Investigators with the Portsmouth Post of the Ohio State Highway Patrol have a suspect vehicle, and a person of interest, in the case of the SUV that struck a child in June, fleeing the scene and leaving the child severely injured in the middle of the road.

Fourteen-year-old Charlie Howell of High Street, in Portsmouth, walked onto Shela Boulevard near Preston Road to retrieve a dog that had been struck by a vehicle. He was then himself struck by a black SUV traveling northwest on Shela Boulevard. The SUV fled the scene and Howell suffered multiple injuries. He was flown to Cabell Huntington Hospital in Huntington, W.Va.

“We have a vehicle we believe was involved and that we did some testing on,” Portsmouth Post Commander Lt. Karla Taulbee said. “And we’re trying to track down the owner of that vehicle. He’s out of town working. So now they’re (investigators) just going to go to where he works, and talk to him.”

Taulbee said she is awaiting results of tests done to the vehicle from the OSHP Crime Lab.

“Our crime lab gathered evidence on the suspect vehicle,” Taulbee said. “And we haven’t gotten the results back yet. We’re still looking for the driver. We have a person of interest we are looking at. We just haven’t got a hold of him yet.”

Taulbee said investigators with the Portsmouth Post of the Ohio State Highway Patrol have left no stone unturned in their attempts to locate the motorist whose vehicle struck the child.

“We’ve followed-up leads. Anytime someone has called us, I have sent a trooper there and we have documented it in the case, and people can know that we are following up on it,” Taulbee said. “Anytime someone called us, we went to their house, checked out a car. There’s probably 15 to 20 places we’ve been to already. You call us, we’re there. We’ve been everywhere.”

Charlie’s mother, Nancy Howell, says his recovery is going to take a while.

“I thank God every day that he is still with us. I just can’t believe someone would drive off and leave a five (foot) seven, 170-pound child like that. It has been rough on him, but he’s been a trooper though,” Howell said. “He’s a good kid. He had the surgery a few weeks ago and he is bouncing back through rehabilitation. Charlie is still unable to walk on his leg that had surgery.

“He’s doing really well for the shape that he’s in. We’ve got one surgery done on his knee to repair the meniscus on July 19, and we’re getting ready here around the (Aug.) 20th, he’s going to have another surgery on his knee.
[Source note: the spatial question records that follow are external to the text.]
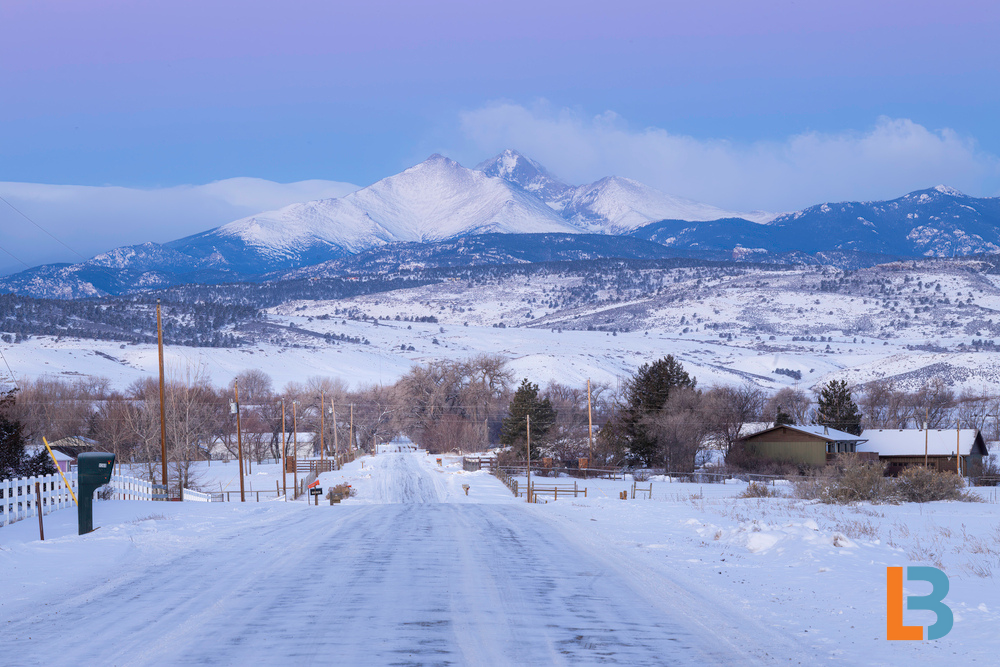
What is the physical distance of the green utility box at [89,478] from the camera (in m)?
17.7

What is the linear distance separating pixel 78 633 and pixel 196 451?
208ft

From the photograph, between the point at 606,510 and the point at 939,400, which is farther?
the point at 939,400

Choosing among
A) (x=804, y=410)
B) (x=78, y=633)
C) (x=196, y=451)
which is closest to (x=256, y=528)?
(x=78, y=633)

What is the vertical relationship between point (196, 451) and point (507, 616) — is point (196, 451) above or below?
below

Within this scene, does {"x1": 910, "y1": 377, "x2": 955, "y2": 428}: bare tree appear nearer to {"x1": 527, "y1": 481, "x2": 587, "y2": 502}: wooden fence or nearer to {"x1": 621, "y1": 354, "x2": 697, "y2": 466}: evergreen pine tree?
{"x1": 621, "y1": 354, "x2": 697, "y2": 466}: evergreen pine tree

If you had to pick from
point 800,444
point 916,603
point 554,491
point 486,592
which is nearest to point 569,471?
point 800,444

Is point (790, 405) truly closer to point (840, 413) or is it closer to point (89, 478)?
point (840, 413)

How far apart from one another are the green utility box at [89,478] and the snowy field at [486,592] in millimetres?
601

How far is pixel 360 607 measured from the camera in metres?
10.1

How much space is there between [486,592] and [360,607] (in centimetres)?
186

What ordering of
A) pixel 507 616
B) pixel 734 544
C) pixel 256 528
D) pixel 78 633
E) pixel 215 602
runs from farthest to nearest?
pixel 256 528 → pixel 734 544 → pixel 215 602 → pixel 507 616 → pixel 78 633

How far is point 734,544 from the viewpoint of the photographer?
16.1 metres

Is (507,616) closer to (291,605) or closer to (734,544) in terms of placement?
(291,605)

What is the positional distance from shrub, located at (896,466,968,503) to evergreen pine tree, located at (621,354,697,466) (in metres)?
39.6
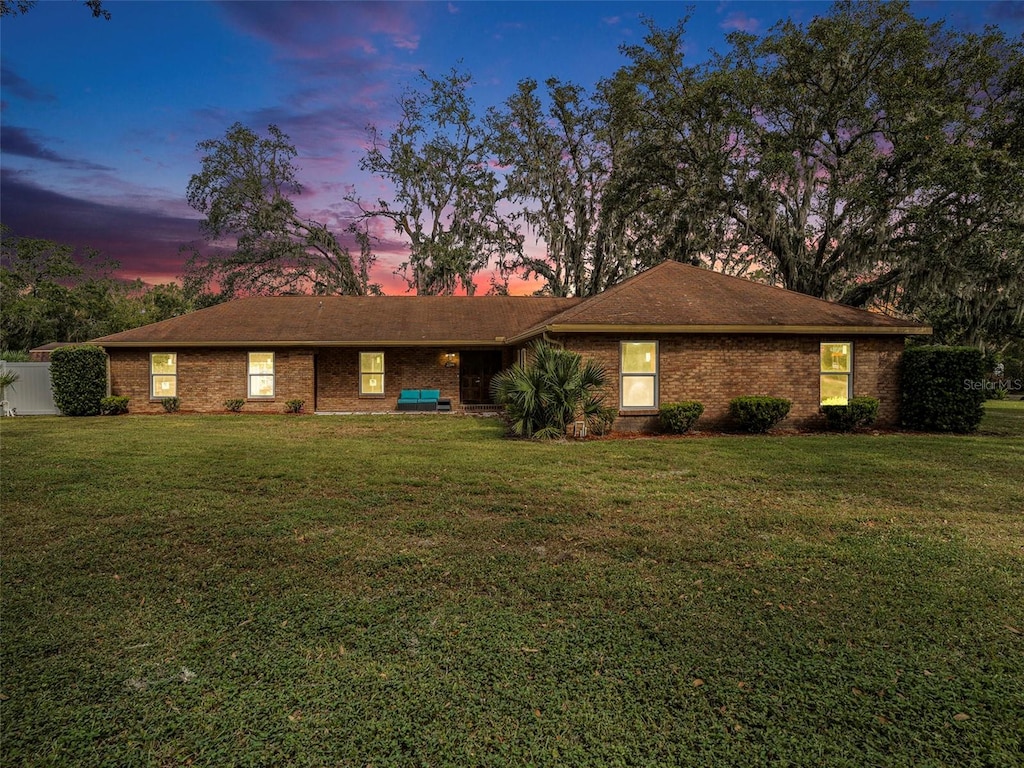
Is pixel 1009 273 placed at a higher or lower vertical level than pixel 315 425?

It’s going to be a bigger one because the things to hold your knee together are all ripped and torn, so this next one is going to be a pretty long surgery so he can walk again.”
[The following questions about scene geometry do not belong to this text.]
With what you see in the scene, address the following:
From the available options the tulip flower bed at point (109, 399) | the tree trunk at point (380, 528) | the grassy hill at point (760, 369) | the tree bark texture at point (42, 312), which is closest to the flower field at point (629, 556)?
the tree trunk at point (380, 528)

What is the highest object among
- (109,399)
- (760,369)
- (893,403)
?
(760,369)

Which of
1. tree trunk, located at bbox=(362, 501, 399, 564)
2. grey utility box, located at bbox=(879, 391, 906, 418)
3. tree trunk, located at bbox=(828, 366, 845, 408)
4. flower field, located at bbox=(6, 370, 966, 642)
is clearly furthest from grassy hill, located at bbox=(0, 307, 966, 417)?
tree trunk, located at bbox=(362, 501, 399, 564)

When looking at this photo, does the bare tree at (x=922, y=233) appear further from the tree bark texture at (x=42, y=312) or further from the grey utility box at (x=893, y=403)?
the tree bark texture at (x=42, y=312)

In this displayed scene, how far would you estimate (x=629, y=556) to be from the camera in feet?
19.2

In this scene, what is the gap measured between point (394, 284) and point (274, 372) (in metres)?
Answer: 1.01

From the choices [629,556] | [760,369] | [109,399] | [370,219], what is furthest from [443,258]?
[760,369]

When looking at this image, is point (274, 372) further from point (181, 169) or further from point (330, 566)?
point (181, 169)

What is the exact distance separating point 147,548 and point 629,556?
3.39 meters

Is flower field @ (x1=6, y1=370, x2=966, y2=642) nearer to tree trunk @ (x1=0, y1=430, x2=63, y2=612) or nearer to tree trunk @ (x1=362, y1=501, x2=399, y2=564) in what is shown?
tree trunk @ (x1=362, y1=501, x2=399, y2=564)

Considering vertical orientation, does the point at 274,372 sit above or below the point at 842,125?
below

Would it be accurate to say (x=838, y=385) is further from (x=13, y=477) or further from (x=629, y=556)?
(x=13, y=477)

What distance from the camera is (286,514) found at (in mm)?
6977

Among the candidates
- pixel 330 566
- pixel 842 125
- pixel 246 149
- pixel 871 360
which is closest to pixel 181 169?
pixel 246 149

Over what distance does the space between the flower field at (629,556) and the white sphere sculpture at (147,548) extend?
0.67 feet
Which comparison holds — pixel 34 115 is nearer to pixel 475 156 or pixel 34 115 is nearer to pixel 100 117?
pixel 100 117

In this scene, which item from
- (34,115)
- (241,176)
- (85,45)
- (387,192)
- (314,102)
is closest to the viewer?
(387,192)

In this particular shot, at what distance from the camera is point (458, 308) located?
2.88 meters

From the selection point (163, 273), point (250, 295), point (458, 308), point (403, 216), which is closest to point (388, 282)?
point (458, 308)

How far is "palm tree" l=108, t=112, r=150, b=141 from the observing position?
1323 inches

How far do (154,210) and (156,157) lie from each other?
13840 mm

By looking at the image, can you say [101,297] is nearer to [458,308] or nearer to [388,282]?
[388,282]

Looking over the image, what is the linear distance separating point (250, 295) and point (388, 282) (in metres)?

Howell said doctors will be able to take a part from his leg to repair his posterior Cruciate Ligament, but a donor part would be used for repair of the Anterior Cruciate Ligament. She said her son still has to use a walker and a chair and he is still in a back brace because his eleventh and twelfth vertebrae were broken. She said another C-T scan will be done in approximately four weeks.

Howell said she is unsure what the situation will be when school reopens. She said her son, who is a straight-A student, may require a tutor while he recovers from his injuries.

Taulbee said anyone with information about the incident should call the Portsmouth Post of the OSHP at 740-354-2888.